Scriptures & Spiritual Texts  Nihon Shoki FAQs  FAQ
How have modern historians and scholars interpreted the mythological passages?

Modern scholarship tends to read the mythic strata of the Nihon Shoki less as literal chronicle and more as a carefully shaped vision of cosmos, power, and identity. The divine genealogies and creation stories are treated as symbolic expressions of social order and political consolidation, especially the emergence of the Yamato court. By tracing the imperial line back to deities such as Amaterasu, the text fashions a kind of political theology, presenting imperial authority as grounded in a sacred cosmology rather than in mere human achievement. In this way, the mythic narratives reveal more about the ideological needs of the compilers than about a recoverable “beginning of things.”

At the same time, historians and religious scholars often discern in these myths echoes of real processes—tribal alliances, territorial expansion, and the subordination of regional cults to a central shrine system. Some adopt a cautious stance that allows for a “kernel” of historical memory beneath the divine figures, seeing certain gods or culture heroes as mythologized recollections of powerful chieftains or clan ancestors. Yet there is broad agreement that the divine age narratives cannot be treated as straightforward historical record; they are better approached as later projections cast back onto an obscure past. The myths thus function as a mirror, reflecting how the Nara court wished the origins of land, people, and authority to be imagined.

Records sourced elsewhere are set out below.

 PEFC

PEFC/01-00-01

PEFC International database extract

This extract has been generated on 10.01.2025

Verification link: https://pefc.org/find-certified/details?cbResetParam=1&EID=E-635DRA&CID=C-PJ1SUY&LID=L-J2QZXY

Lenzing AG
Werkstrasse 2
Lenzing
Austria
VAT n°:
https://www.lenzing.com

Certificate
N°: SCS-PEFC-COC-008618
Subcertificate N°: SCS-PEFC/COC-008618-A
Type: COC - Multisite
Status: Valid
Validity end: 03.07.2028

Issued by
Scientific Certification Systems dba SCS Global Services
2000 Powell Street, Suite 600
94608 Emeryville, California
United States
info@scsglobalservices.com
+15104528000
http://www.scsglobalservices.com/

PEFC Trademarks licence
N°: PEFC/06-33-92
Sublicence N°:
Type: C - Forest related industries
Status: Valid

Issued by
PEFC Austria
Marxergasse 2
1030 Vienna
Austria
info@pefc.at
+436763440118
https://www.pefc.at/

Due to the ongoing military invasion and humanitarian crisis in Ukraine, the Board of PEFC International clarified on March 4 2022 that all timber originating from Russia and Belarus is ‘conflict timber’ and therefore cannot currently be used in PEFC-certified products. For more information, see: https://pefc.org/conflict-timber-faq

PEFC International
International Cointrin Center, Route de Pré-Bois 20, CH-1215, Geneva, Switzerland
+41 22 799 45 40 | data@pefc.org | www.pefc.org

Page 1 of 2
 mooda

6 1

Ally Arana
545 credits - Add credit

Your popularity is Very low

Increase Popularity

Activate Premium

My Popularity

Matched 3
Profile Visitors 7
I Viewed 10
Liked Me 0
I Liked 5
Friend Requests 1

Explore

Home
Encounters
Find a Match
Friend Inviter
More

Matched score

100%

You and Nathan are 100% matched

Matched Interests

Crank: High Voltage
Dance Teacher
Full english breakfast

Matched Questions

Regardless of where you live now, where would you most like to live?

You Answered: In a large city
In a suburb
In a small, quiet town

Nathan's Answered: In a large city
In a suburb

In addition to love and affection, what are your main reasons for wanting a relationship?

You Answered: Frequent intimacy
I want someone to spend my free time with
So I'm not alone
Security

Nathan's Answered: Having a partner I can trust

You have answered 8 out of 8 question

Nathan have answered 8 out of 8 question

Scholars also emphasize the compilatory and syncretic nature of the work. The presence of multiple variants of the same myth suggests that the compilers were not simply preserving a single, pristine Shinto cosmology, but consciously arranging and reconciling competing traditions. Chinese historiographical models and continental cosmological ideas provide the literary and conceptual frame, within which indigenous narratives are ordered and given a new coherence. In this sense, the Nihon Shoki represents a decisive moment in the codification of what later came to be called Shinto, shaping a sense of “ancientness” that is itself a product of careful selection and redaction.

From a comparative and literary perspective, the mythological passages are studied alongside other East Asian traditions, revealing patterns of borrowing, adaptation, and selective appropriation that enhance Yamato prestige. Textual criticism attends to inconsistencies, repetitions, and editorial formulas, using them to trace the hands and intentions of the compilers. For spiritually minded readers, this scholarly work does not strip the myths of meaning; rather, it shows how cosmology, ritual, and power are woven together in a single tapestry. The myths of the Nihon Shoki can then be approached as profound symbolic narratives that disclose how early Japan sought to align heaven and earth, divine ancestry and human governance, into a unified sacred order.